■ Supplied passage
Older people are at greater risk but more cases of young, healthy people getting critically ill and even dying are being recorded around the world. Are these cases changing the picture?
PARIS — It started as a mild cough. She had no underlying health issues.
But on March 24, at the age of 16, rather than becoming one of the many coronavirus patients to see their symptoms come and go, Julie became the youngest person in France to die from the disease. Health officials said she contracted a severe form of the virus, which is extremely rare among young people — rare but not impossible.
"People need to stop thinking that the virus only affects the elderly. No one is invincible in the face of this virus," her sister told Le Parisien.
For most, the message had seemed clear: the older you are, the more at risk you are from coronavirus. But even top medical researchers from around the world are still trying to understand the nature of COVID-19, and particularly who is most vulnerable.
In recent days, new data has sparked concern of an increasing number of young people infected around the world, as several deaths of teenagers made headlines in Europe and the U.S.. In their latest media briefing, WHO officials also warned about a surge in cases of young people dying from the virus. "We are seeing more and more younger individuals who are experiencing severe disease," Dr. Maria Van Kerkhove said, "Some of those individuals have had underlying conditions, but some have not."
So what do we know about the "age factor" for COVID-19?
*In Moscow, 56% of new coronavirus cases are younger than 40 years old, reported The Moscow Times. According to the city's coronavirus crisis center, 45% of Moscow's patients in serious condition are younger than 60 years old and nearly 40% of patients younger than 40 years old are on respirators.
No one is invincible in the face of this virus.
*In Australia, people in their 20s have more confirmed cases of COVID-19 than any other age group. The highest share, 11,3% of cases are among people aged 25 to 29, followed by those aged 60 to 65 who make up 9,5% of positive cases, reports The Guardian. Australian experts believe the data might be skewed because people in their 20s are more likely to travel or meet returned travelers. Both testing and infection is therefore more concentrated among this group.
Statistically, it is still proven, that those over 60 are still at highest risk of developing a severe case or dying from the disease. But as Anthony Fauci of the US National Institute of Allergy and Infectious Diseases told BBC, the virus "isn't a mathematical formula", so there are reasons for people in every age group to be cautious.

■ Collected material
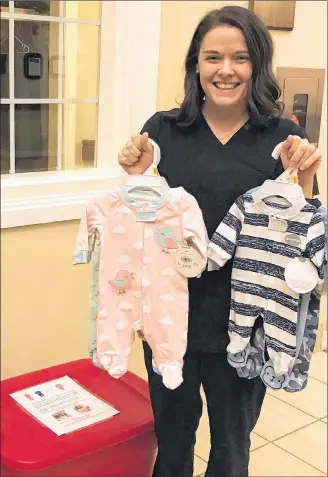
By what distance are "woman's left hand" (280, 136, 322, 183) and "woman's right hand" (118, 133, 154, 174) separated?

■ Task instructions
1) From the coronavirus article, transcribe the portion between "Older people are" and "underlying health issues.", inclusive.
2) For each statement below, say yes or no depending on whether it agrees with the coronavirus article, and quote the words from the article that decide it.
(a) Julie was 16 years old when she died on March 24.
(b) Dr. Maria Van Kerkhove said that all of the younger individuals with severe disease had underlying conditions.
(c) Julie's sister spoke to The Moscow Times.

■ Responses by task
1)
Older people are at greater risk but more cases of young, healthy people getting critically ill and even dying are being recorded around the world. Are these cases changing the picture?
PARIS — It started as a mild cough. She had no underlying health issues.

2)
(a) Yes: "on March 24, at the age of 16"
(b) No: "Some of those individuals have had underlying conditions, but some have not."
(c) No: "her sister told Le Parisien"